Dentro del mismo rol político, destaca el vínculo estratégico con el Estado a partir del accionar conjunto en instituciones estatales, situación que implicó relaciones entre estructuras paramilitares e integrantes de la fuerza pública: miembros activos (en ese entonces) del ejército, la policía, el extinto Departamento Administrativo de Seguridad (DAS), la Fuerza Aérea y la Armada. Ejemplo de esto son los acontecimientos en el Suroccidente colombiano entre 1999 y 2001, donde grupos paramilitares efectuaron diez masacres con un saldo de 93 víctimas; en estos casos, unidades del ejército fueron también responsables por acción u omisión.
Fase 5: Legalización e institucionalización
La quinta fase abarca la legalización e institucionalización del paramilitarismo. A partir del Pacto de Santa Fe de Ralito, de 2001, se evidenció la articulación entre paramilitares y políticos; en ese mismo lugar, meses más tarde, comenzarían las conversaciones entre el Gobierno de Uribe y las AUC. Como parte de la estrategia de “refundar la patria”, se buscó que en 2002 llegara un Gobierno afín al interés de negociar la posible entrada de líderes narcoparamilitares en el establecimiento político (Zelik, 2013). Como parte de la construcción del rol político desarrollado en las fases anteriores, el posicionamiento regional y nacional se logró gracias a la parapolítica.
Este término se refiere a la cooptación tanto de espacios de participación política como la elección a cargos públicos por personas vinculadas al paramilitarismo. Gran parte de este proceso se debió a la elección popular de alcaldes, gobernadores y congresistas con apoyo o beneficencia de estructuras paramilitares. Romero (2003, citado en Comisión Colombiana de Juristas, 2018) reconoce la existencia de una relación simbiótica en el poder armado: por un lado, afianzamiento de prácticas clientelares de caciques políticos tradicionales con el aval de paramilitares, y por otro, garantía de impunidad a los actores armados desde los funcionarios públicos locales o departamentales. Asimismo, Zelik (2013) afirma que hubo una alianza de poder entre políticos de partidos o coaliciones de Gobierno, que se evidenció (principalmente, pero no únicamente) en la región Caribe con poderes locales que involucraban empresarios y ganaderos.

- Lo que se pide: Copie del fragmento sobre el paramilitarismo en Colombia el pasaje que comienza en "Dentro del mismo" y llega hasta "acción u omisión.", incluidas ambas expresiones.

- Segmento de datos:
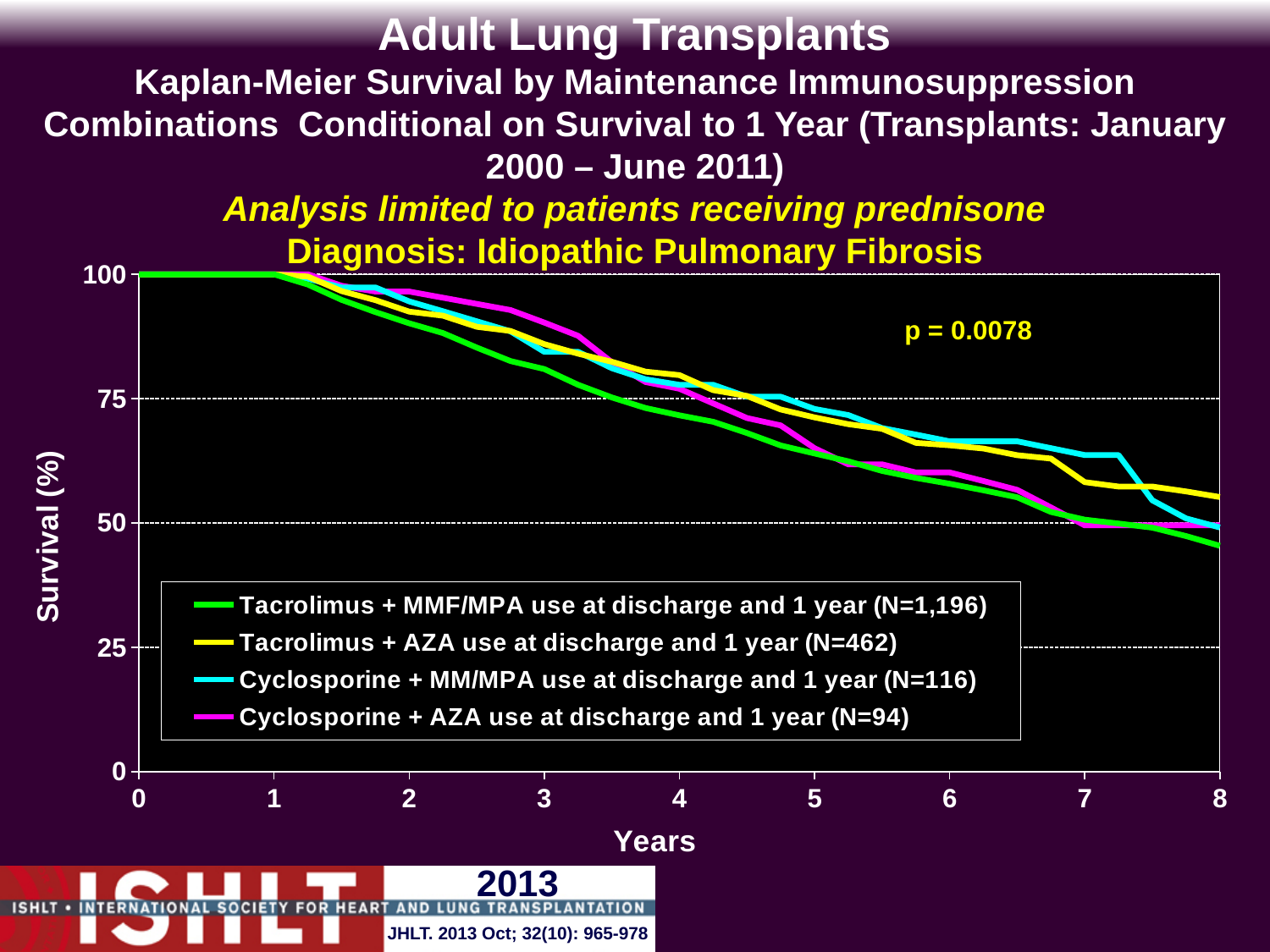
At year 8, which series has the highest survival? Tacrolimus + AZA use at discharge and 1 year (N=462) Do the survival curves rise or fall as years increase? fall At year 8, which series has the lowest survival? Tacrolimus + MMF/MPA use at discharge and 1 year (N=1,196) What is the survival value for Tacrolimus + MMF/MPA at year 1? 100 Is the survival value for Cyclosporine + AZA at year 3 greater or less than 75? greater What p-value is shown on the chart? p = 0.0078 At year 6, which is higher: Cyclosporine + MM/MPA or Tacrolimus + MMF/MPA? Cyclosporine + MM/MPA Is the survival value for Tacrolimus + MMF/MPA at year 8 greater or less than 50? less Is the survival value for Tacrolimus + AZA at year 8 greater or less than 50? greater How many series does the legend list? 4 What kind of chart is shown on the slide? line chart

- Respuesta del ejercicio:
Dentro del mismo rol político, destaca el vínculo estratégico con el Estado a partir del accionar conjunto en instituciones estatales, situación que implicó relaciones entre estructuras paramilitares e integrantes de la fuerza pública: miembros activos (en ese entonces) del ejército, la policía, el extinto Departamento Administrativo de Seguridad (DAS), la Fuerza Aérea y la Armada. Ejemplo de esto son los acontecimientos en el Suroccidente colombiano entre 1999 y 2001, donde grupos paramilitares efectuaron diez masacres con un saldo de 93 víctimas; en estos casos, unidades del ejército fueron también responsables por acción u omisión.